#### Written exercise
Output all records precisely as written.

-----

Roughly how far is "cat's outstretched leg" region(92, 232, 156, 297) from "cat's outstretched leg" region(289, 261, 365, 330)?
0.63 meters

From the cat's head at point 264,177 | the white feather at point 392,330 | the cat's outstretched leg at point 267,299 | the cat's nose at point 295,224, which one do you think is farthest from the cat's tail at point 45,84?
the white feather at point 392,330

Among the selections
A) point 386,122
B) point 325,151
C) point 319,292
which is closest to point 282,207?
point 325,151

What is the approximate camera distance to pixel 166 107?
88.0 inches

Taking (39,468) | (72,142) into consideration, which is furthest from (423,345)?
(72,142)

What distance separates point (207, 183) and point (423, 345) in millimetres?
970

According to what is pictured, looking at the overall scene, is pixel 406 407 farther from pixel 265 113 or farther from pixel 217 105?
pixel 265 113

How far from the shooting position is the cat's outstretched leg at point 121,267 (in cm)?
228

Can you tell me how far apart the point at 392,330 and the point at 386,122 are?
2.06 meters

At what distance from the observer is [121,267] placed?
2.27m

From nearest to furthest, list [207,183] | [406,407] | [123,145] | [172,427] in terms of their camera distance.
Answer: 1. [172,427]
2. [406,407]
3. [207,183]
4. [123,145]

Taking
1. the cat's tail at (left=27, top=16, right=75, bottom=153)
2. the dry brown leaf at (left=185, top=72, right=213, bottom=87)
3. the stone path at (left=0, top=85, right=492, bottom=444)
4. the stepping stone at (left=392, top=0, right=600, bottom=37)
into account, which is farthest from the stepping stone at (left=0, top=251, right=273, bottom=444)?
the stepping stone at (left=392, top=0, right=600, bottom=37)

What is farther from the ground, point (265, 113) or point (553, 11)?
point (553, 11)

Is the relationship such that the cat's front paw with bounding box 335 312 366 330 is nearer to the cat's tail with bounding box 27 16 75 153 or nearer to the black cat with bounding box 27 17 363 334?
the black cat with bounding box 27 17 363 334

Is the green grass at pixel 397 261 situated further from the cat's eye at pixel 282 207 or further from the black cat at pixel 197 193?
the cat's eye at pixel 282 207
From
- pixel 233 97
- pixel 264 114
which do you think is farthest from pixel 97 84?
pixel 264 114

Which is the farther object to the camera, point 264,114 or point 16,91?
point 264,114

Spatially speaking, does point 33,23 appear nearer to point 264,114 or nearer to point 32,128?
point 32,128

-----

#### Output of the task
Roughly how far is "cat's outstretched leg" region(92, 232, 156, 297) from "cat's outstretched leg" region(289, 261, 365, 330)?
0.63 meters

From the cat's head at point 264,177 | the white feather at point 392,330 | the cat's outstretched leg at point 267,299 | the cat's nose at point 295,224, which one do you think is farthest from the cat's tail at point 45,84?
the white feather at point 392,330

Among the selections
A) point 386,122
B) point 325,151
C) point 319,292
which is closest to point 282,207?
point 325,151

What is the approximate camera distance to pixel 166 107?
88.0 inches

Taking (39,468) | (72,142) into consideration, which is furthest from (423,345)?
(72,142)

What distance separates point (207, 183) and point (423, 345) in millimetres?
970

According to what is pictured, looking at the overall scene, is pixel 406 407 farther from pixel 265 113 or farther from pixel 217 105?
pixel 265 113

How far from the shooting position is the cat's outstretched leg at point 121,267 (in cm)?
228

Can you tell me how far apart the point at 392,330 and the point at 386,122 are?
2.06 meters

At what distance from the observer is [121,267] placed?
2.27m

From nearest to furthest, list [207,183] | [406,407] | [123,145] | [172,427] in terms of their camera distance.
Answer: 1. [172,427]
2. [406,407]
3. [207,183]
4. [123,145]

Taking
1. the cat's tail at (left=27, top=16, right=75, bottom=153)
2. the dry brown leaf at (left=185, top=72, right=213, bottom=87)
3. the stone path at (left=0, top=85, right=492, bottom=444)
4. the stepping stone at (left=392, top=0, right=600, bottom=37)
into account, which is farthest from the stepping stone at (left=0, top=251, right=273, bottom=444)?
the stepping stone at (left=392, top=0, right=600, bottom=37)

What is farther from the ground, point (265, 113) or point (553, 11)?
point (553, 11)

Is the relationship such that the cat's front paw with bounding box 335 312 366 330 is nearer to the cat's tail with bounding box 27 16 75 153 or nearer to the black cat with bounding box 27 17 363 334?
the black cat with bounding box 27 17 363 334

Is the green grass at pixel 397 261 situated further from the cat's eye at pixel 282 207 or further from the black cat at pixel 197 193?
the cat's eye at pixel 282 207
From
- pixel 233 97
- pixel 264 114
which do you think is farthest from pixel 97 84?
pixel 264 114

Which is the farther object to the camera, point 264,114 or point 16,91?
point 264,114

Spatially speaking, does point 33,23 appear nearer to point 264,114 or nearer to point 32,128?
point 32,128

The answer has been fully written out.